Truly, Mr. Speaker, the tree of democracy has managed to flourish despite the fact that it has been bent by many winds, many winds that have been retrogressive. But in spite of all this, we evolved onward and prosperously further along the road to what true democracy should mean to all of us. The right of people to predetermine the management of their affairs.”

So as history evolves, we can look at the history of early elections in Canada and the politician who bought the greatest amount of whiskey won the election, and this is history because I know where of I speak. I have talked to old timers who have managed to drink vast quantities of liquor for one party and then vote for the other; which is proper democratic justice.”

Bill 202 was debated in the Legislature but does not appear to have made it further than second reading. Mr. Notley would go on to introduce private members’ bills in 1974, 1977 and 1979 that also proposed amending the Elections Act to limit campaign spending by candidates and political parties in Alberta elections.

4 thoughts on “Grant Notley introduced a bill to limit election campaign spending in 1972

  1. David

    It is great to get all this historical information to remind us that these are not just recent issues, but have been long debated and discussed in our province and elsewhere. I don’t know if there is any perfect system, so I am sure this will continue to be discussed and debated in the future, but there is better and worse. I hope we will continue to try to move towards better.

    This also serves to remind us where our premier and government’s current proposals come from. They are not some opportunistic, short term tactics as some in the media have suggested, but rather come from long held beliefs and ideas.

    Reply
  2. Scott

    Thanks for the historical context with very poignant quotes.

    I wonder how much more nuanced a talk has to be around this topic. We’re now operating in an age where money is still a necessity to run a successful campaign, but is there a tipping point where you have “enough” money, and other resources like human capital becomes the deciding factor?

    Large sums of money will get you access to television and radio play you likely couldn’t get otherwise, but Web and social media is cheap these days, including the relative advertising costs, and having a large team of volunteers publishing to Facebook, Flickr, Twitter, Snapchat and other platform to various degrees will gain you lots of exposure.

    I think the most-important point to take forward from Mr. Notley’s original ideas is the idea of transparency. Open, honest and easily-accessible disclosure of who is contributing to a campaign, be it dollars or hours of volunteer labour, will help more-clearly define who is staking an interest in a particular candidate.

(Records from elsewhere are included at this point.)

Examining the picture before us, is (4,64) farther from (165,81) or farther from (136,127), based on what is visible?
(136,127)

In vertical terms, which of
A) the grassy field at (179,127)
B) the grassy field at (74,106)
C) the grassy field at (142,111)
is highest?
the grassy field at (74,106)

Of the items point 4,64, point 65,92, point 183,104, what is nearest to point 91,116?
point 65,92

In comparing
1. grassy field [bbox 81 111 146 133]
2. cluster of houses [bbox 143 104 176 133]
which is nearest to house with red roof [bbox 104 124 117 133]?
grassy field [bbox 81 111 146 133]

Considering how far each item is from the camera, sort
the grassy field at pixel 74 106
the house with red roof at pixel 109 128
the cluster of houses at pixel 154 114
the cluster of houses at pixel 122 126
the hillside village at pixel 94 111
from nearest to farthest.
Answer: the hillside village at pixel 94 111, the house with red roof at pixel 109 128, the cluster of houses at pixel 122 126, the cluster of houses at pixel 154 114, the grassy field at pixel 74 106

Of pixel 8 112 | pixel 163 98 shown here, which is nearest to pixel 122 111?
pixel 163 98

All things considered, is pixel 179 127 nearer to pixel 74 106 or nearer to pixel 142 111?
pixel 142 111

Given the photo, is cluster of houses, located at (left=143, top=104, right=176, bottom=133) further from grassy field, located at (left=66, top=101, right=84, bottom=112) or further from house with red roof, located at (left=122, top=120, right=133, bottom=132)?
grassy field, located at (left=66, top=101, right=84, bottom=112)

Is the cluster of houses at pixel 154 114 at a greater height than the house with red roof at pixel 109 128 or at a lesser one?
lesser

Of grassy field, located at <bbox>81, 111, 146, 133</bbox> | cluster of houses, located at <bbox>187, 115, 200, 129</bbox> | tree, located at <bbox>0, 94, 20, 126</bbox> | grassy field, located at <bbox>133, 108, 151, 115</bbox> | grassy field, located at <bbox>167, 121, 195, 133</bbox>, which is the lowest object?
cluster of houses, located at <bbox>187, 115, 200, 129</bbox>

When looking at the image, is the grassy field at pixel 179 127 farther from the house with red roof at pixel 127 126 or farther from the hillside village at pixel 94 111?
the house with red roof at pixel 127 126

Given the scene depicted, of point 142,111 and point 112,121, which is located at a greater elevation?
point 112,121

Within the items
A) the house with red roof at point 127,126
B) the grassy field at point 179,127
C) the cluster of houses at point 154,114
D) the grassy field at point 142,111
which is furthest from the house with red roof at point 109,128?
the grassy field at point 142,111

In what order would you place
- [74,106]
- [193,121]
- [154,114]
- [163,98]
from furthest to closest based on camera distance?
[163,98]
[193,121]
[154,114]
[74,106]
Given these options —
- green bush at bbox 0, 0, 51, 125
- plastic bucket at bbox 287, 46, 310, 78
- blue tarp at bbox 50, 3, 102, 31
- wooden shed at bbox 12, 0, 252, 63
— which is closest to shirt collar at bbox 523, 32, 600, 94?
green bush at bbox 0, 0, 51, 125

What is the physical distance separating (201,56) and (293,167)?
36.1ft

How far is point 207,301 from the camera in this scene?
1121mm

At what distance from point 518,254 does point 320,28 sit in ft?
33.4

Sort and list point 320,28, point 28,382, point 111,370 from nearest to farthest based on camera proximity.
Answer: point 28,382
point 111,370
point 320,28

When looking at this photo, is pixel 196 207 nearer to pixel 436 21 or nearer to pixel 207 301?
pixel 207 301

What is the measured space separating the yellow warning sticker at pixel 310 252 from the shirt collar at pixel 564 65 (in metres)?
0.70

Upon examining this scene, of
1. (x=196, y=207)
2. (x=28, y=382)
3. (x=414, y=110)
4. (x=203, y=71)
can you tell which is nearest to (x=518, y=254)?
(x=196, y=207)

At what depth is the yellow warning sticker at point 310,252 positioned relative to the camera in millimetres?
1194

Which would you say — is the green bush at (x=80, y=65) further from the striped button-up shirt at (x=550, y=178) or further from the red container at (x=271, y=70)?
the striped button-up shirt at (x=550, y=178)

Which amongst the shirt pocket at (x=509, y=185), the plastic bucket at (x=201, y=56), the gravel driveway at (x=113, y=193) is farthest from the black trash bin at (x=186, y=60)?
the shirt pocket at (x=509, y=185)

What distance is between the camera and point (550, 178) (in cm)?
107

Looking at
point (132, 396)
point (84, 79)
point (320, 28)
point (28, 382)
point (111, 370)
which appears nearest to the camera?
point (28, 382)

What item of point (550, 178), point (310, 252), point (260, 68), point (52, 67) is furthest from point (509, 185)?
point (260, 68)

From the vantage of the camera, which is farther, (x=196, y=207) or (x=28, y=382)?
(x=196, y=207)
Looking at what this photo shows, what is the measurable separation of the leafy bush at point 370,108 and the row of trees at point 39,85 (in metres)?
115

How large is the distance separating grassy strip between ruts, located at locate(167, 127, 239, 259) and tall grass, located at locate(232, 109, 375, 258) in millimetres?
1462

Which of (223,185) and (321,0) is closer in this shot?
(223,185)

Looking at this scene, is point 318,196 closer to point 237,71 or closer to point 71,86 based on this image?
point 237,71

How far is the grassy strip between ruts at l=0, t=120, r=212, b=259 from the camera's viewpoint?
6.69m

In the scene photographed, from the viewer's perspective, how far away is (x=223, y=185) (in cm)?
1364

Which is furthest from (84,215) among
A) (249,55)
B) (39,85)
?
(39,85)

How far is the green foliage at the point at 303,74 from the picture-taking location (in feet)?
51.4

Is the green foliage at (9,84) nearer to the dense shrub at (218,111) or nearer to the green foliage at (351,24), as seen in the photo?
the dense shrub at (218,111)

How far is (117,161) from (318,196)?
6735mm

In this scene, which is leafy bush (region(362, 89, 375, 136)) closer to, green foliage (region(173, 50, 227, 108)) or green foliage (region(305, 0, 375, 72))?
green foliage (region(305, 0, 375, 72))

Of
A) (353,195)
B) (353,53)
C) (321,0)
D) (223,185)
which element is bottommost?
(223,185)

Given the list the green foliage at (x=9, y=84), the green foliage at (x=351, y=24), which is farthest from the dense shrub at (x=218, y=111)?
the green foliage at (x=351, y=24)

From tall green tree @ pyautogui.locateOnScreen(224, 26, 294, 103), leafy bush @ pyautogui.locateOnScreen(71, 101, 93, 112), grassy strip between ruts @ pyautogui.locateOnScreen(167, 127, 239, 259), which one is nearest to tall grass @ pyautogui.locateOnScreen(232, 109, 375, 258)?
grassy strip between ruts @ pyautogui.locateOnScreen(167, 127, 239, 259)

    Even if we can’t say the candidate will be beholden to these interests, it does show the company they keep and who their political stances attract. This should give most voters a big head start on picking who they’re going to vote for.

    Reply
  3. Interested Reader

    Very interesting article.
    If we could move to proportional representation we would spend a great deal less on elections, as people would be much more satisfied with their candidates and the parties they are from. Better representation from a greater variety of stakeholders reduces election costs. There would be more “For ads” and less “attack ads”.